Riassumiamo: il ma limitativo può essere preceduto da un punto fermo, può aprire un nuovo blocco di testo e può aprire addirittura l’intero testo.
Resta però da dare ancora un avvertimento, molto importante. Questi usi del ma che si distaccano dall’uso puramente “grammaticale” sono variamente accettabili nei diversi tipi di testo. Il primo e il secondo uso sono del tutto normali in quei tipi di testo (saggio critico di qualsiasi materia, articolo di giornale, lettera privata, racconto, componimento poetico) nei quali è pienamente funzionale che il lettore faccia quelle operazioni mentali di saldatura o integrazione dei passaggi grammaticali; il terzo uso, ancora più marcato, si addice propriamente ai testi che si avvicinano molto allo scambio comunicativo del parlato o vogliono indurre il lettore a un’intensa riflessione sul “non detto”. Nel loro insieme gli usi in questione sono dunque liberamente ammessi nei tipi di testo che possiamo definire “elastici” (quando più, quando meno), un tratto che serve a stimolare la mente del ricevente. Tutti e tre questi usi non sono invece accettabili in quei tipi di testo che possiamo definire “rigidi”, nei quali non ci dev’essere alcun margine per libere integrazioni della mente del lettore, e tali sono i testi normativi ufficiali (leggi, contratti e simili) e i testi scientifici e tecnici di estrema precisione. Testi importanti anche questi, naturalmente, dei quali dobbiamo far conoscere agli alunni le caratteristiche, anche se ne produciamo o leggiamo in minor numero.
E c’è ancora un codicillo: ciò che si osserva nell’uso del ma si presenta anche con le altre congiunzioni! Soprattutto con e, ma perfino con le congiunzioni subordinanti, con le quali può succedere che dopo una pausa vedano subentrare l’indicativo all’altrimenti dovuto congiuntivo: «furon marito e moglie; benché la poveretta se ne pentì» scrive correttamente Manzoni (e così tanti altri). Non si tratta di casi rari o di “licenze” dello scrittore, ma di trasformazioni che avvengono normalmente “nella superficie” del testo, e dunque non contravvengono alla grammatica: nella citazione manzoniana basta reintegrare un passaggio sottinteso, che contiene la frase concessiva puramente logica «...; benché [si debba sapere che] la poveretta se ne pentì», e i conti con la grammatica tornano. Si tratta, ripetiamo, di fenomeni della realtà testuale della lingua (quella che conta nella comunicazione) e per questo si suol dire che le congiunzioni in tali casi hanno una funzione testuale e non semplicemente “grammaticale” . L’alunno (e chiunque altro) che scriva abbastanza di getto, segue la pista della “testualità” e perciò attua, anche inconsapevolmente, le regole della comunicazione. Dobbiamo però portarlo, con la dovuta gradualità e appropriate spiegazioni, alla consapevolezza di tali regole, perché le applichi con maggiore discernimento.

 

II. Proviamo un modello semplice per la sintassi della frase (aggirando la selva dei complementi) .
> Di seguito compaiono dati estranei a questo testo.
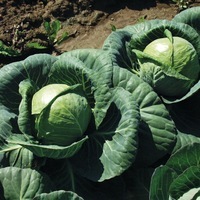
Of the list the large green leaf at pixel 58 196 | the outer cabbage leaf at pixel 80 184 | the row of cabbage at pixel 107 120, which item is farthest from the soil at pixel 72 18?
the large green leaf at pixel 58 196

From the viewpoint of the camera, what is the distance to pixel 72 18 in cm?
494

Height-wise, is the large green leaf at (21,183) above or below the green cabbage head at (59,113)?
below

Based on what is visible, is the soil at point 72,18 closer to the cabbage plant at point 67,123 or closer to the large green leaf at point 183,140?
the cabbage plant at point 67,123

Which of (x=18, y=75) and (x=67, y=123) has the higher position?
(x=18, y=75)

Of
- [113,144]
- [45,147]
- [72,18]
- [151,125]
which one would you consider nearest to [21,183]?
[45,147]

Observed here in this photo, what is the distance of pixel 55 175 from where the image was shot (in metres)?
3.16

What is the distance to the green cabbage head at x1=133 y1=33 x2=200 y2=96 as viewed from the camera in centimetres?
323

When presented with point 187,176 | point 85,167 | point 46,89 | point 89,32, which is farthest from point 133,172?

La faccenda dei “complementi”, che non si sa mai bene quanti siano e come vadano classificati, è un altro scoglio del nostro insegnamento grammaticale tradizionale. Ciò che si stenta a riconoscere in questo campo è che la definizione dei cosiddetti complementi (fatta eccezione per il complemento oggetto) rientra molto di più nella semantica che non nella sintassi: è un tentativo di inquadrare in concetti­tipo (colpa, pena, mezzo, prezzo, fine, causa, vantaggio, modo, distribuzione, ...) la nostra visione del mondo (azioni umane, eventi vari), ma per quanto si voglia essere sottili, l’interpretazione di tali espressioni finisce con l’essere approssimativa e controversa. Quando dico «si viaggia più comodamente in treno», posso voler indicare il mio “stare (seduto)” in treno o il fatto che il treno è un “mezzo” per raggiungere un luogo. L’espressione «ti ho detto queste cose per burla» può indicare un “modo” o un “fine” del mio dire. Recentemente si è accesa una disputa (in una scuola di Palermo) per stabilire se nella frase «dalla mia finestra vedo il mare» ci sia un complemento di “stato in luogo” (“quando sto davanti alla mia finestra ...”) o di “moto da luogo” (da definire perlomeno figurato) riferito allo sguardo “che da quel punto va al mare”; con la possibilità, aggiungiamo, che si possa definirlo anche di “moto per luogo”, perché lo sguardo “passa per la finestra” e perfino (perché no?) di “moto a luogo”, perché propriamente vedere significa “ricevere l’immagine che viene al mio occhio e al mio cervello”!
Si facciano pur fare esercizi di questo tipo (che furono ideati per aiutare a tradurre dall’italiano in latino), sapendo però che essi possono forse abituare a chiarire una serie di aspetti della realtà espressi con quelle parole, ma non spiegano certo come è costruita la frase. Il vero obiettivo nel campo della sintassi (dal greco syn e taxis “collocazione di elementi in un gruppo”) è invece quello di descrivere la struttura complessiva di questo organismo, sul quale si imposta ogni nostro discorso: e questo si ottiene se riusciamo a cogliere unitariamente le relazioni tra tutti gli elementi che possono entrare in una frase.
Mi propongo di tracciare qui alcune linee di riflessione su questo tema, sufficienti, credo, per indirizzare il lettore verso un metodo e un modello molto più rispondenti agli obiettivi da raggiungere in questa parte dello studio grammaticale.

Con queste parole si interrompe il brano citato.